Quelques années après le déguerpissement de la zone maritime dans le cadre de la construction des épis, des populations riveraines de la côte à l’Est de Cotonou se doivent de libérer à nouveau les emprises. Cette opération qui s’inscrit dans le cadre des travaux d’enrochement et de rechargement suscite d’ores et déjà des remous.
Des visages tristes et des voix indignées. C’est désormais la réalité dans la zone fluvio-maritime de Cotonou, notamment à Akpakpa-dodomè. Alors que des engins lourds étaient en train d’être convoyés, ce mardi matin, dans la zone pour des travaux de protection de la côte, c’est la panique dans le rang d’une dizaine de résidents, attroupés au niveau de l’embouchure. « Ils viennent déjà ! Commencez à vous apprêter ! », lance une dame, la trentaine. Mais Charles Houessou, un des résidents tente de rassurer. « Je ne crois pas qu’ils soient venus déjà pour le déguerpissement. C’est pour le 28 juillet normalement. Et même si ça doit être le cas, ils seront sûrement accompagnés par la police », rassure-t-il. Il parvient donc à calmer les esprits. Cependant, les remous persistent dans un débat où chacun apporte le peu d’informations dont il dispose. Les commentaires vont dans tous les sens. « Nous avons vu le jour et grandi ici. Où veut-on que nous allions ? », s’inquiète un autre riverain.
« Nos placentas sont enterrés ici »
Au domicile de Victor Koffi Goudjo, Président du comité de défense et de soutien des propriétaires de parcelles dans les zones maritimes et lagunaires (Cdsppzml), les va-et-vient se multiplient dans l’après-midi. Un sit-in au ministère du cadre de vie se prépare pour le lendemain (ce jour, ndlr). Le courrier du Préfet en date du 12 juillet 2017 l’autorise. « On ne peut pas nous dire de casser nos habitations, de mettre nos bagages sur la tête et de partir. Nous sommes nés ici et nos placentas ont été enterrés ici », martèle-t-il.

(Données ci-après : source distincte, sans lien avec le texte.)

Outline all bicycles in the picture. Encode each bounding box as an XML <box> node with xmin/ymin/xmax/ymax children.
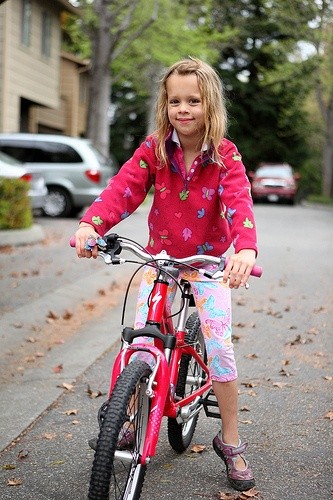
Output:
<box><xmin>67</xmin><ymin>233</ymin><xmax>266</xmax><ymax>500</ymax></box>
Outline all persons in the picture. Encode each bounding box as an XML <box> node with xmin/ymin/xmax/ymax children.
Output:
<box><xmin>73</xmin><ymin>56</ymin><xmax>259</xmax><ymax>493</ymax></box>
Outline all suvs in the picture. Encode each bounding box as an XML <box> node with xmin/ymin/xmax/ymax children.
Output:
<box><xmin>248</xmin><ymin>161</ymin><xmax>302</xmax><ymax>205</ymax></box>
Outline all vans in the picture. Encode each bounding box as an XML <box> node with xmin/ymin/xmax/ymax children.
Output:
<box><xmin>0</xmin><ymin>134</ymin><xmax>115</xmax><ymax>216</ymax></box>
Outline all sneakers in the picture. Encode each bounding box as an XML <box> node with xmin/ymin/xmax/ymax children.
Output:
<box><xmin>89</xmin><ymin>424</ymin><xmax>136</xmax><ymax>451</ymax></box>
<box><xmin>213</xmin><ymin>433</ymin><xmax>255</xmax><ymax>490</ymax></box>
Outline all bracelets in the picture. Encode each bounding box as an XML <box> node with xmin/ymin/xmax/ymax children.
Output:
<box><xmin>77</xmin><ymin>224</ymin><xmax>95</xmax><ymax>230</ymax></box>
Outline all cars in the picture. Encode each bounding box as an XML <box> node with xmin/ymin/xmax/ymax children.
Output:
<box><xmin>0</xmin><ymin>154</ymin><xmax>48</xmax><ymax>210</ymax></box>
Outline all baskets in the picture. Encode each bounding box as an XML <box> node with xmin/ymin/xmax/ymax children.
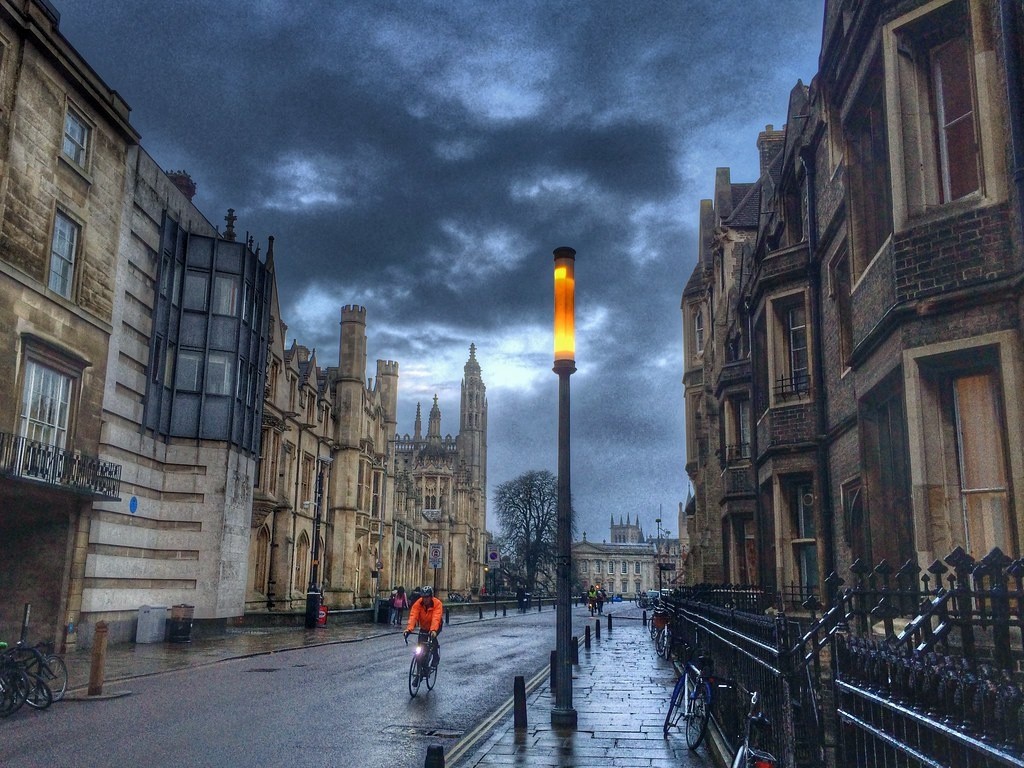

Les résidents de la zone, essentiellement des pêcheurs, réfutent le statut d’occupants illégaux de domaine public. A travers l’histoire des lieux, ils ne manquent pas d’arguments pour le prouver. Cependant, dans le cadre des travaux d’enrochement et de rechargement de la côte, le gouvernement en a décidé autrement. Pour des mesures de sécurité notamment, selon le Directeur de la Protection des berges et des côtes, Philippe Zoumènou, le déguerpissement est indispensable. « Il n’est pas normal qu’une administration responsable laisse les populations jouxter les lieux. On leur a dit qu’ils seront dégagés, mais avec un accompagnement du gouvernement », explique-t-il.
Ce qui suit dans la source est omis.